+++ WYBRANY TEKST

Podróż na drugi koniec świata może napawać lękiem. Zwłaszcza, gdy jest to podróż w jedną stronę. Między innymi to uczucie towarzyszyło bohaterkom książki „W samym sercu morza”, gdy wsiadały na pokład lotniskowca HMS Victorious, który miał je, wojenne żony, zawieźć z Australii do ich mężów w Anglii.
Jojo Moyes zdobyła serca czytelniczek w Polsce trylogią zapoczątkowaną powieścią „Zanim się pojawiłeś”. Dzięki Wydawnictwu Znak możemy poznać również jej wcześniejsze dzieła, w tym książkę napisaną w 2005 roku, a wydaną właśnie po raz pierwszy w Polsce, zatytułowaną „W samym sercu morza”. Nie znam książkowych hitów Moyes, muszę jednak przyznać już na wstępie, że ta pozycja wciągnęła mnie swoją fabułą bardziej, niż jakakolwiek inna powieść czytana przeze mnie w ostatnim czasie.
Jest rok 1946, już po wojnie. Avice, Margaret, Jean i Frances to cztery zupełnie inne kobiety, które różni prawie wszystko, a którym przyszło dzielić przez sześć długich tygodni maleńką, prowizoryczną kajutę w naprędce wydzielonych w tym celu w szybie windy samolotowej przestrzeniach. Bohaterki są bowiem żonami wojennymi, które poślubiły brytyjskich żołnierzy, chwilowo stacjonujących w czasie wojny w Australii, rozdzielonymi z ukochanymi znacznie szybciej niżby tego chciały. Gdy wreszcie nastał pokój, kobiety z wytęsknieniem oczekiwały listu z zaproszeniem na statek, którym popłyną do dalekiej Anglii. Czas mijał, liniowców i samolotów pasażerskich nie przybywało, więc pod naciskiem brytyjskiego rządu, kobiety miały zostać dostarczone na pokładzie ogromnego lotniskowca, śpiąc w szybie windy właśnie, pod niepotrzebnymi już samolotami bojowymi.

++++++

:: ZADANIA ::
**A)** Powtórz dosłownie fragment recenzji od „Podróż na drugi” do „mężów w Anglii.”.
**B)** Streść w punktach akapit recenzji zaczynający się od słów „Jest rok 1946” i zachowaj jego główne fakty.
Listing nie jest potrzebny do wykonania zadań.

+++ PRZEKAZANE INFORMACJE

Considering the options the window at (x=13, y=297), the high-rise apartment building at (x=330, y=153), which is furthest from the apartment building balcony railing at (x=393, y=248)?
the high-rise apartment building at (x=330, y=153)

++++++

:: WYNIKI ::
**A)**
Podróż na drugi koniec świata może napawać lękiem. Zwłaszcza, gdy jest to podróż w jedną stronę. Między innymi to uczucie towarzyszyło bohaterkom książki „W samym sercu morza”, gdy wsiadały na pokład lotniskowca HMS Victorious, który miał je, wojenne żony, zawieźć z Australii do ich mężów w Anglii.

**B)**
- Akcja toczy się w 1946 roku, już po wojnie.
- Avice, Margaret, Jean i Frances to cztery bardzo różne kobiety. Przez sześć tygodni dzielą maleńką, prowizoryczną kajutę w szybie windy samolotowej.
- Są żonami wojennymi brytyjskich żołnierzy, którzy w czasie wojny stacjonowali w Australii. Z mężami rozdzielono je szybciej, niż by chciały.
- Po nastaniu pokoju kobiety czekały na list z zaproszeniem na statek do Anglii.
- Liniowców i samolotów pasażerskich nie przybywało. Pod naciskiem brytyjskiego rządu kobiety miały więc popłynąć ogromnym lotniskowcem i spać w szybie windy, pod niepotrzebnymi już samolotami bojowymi.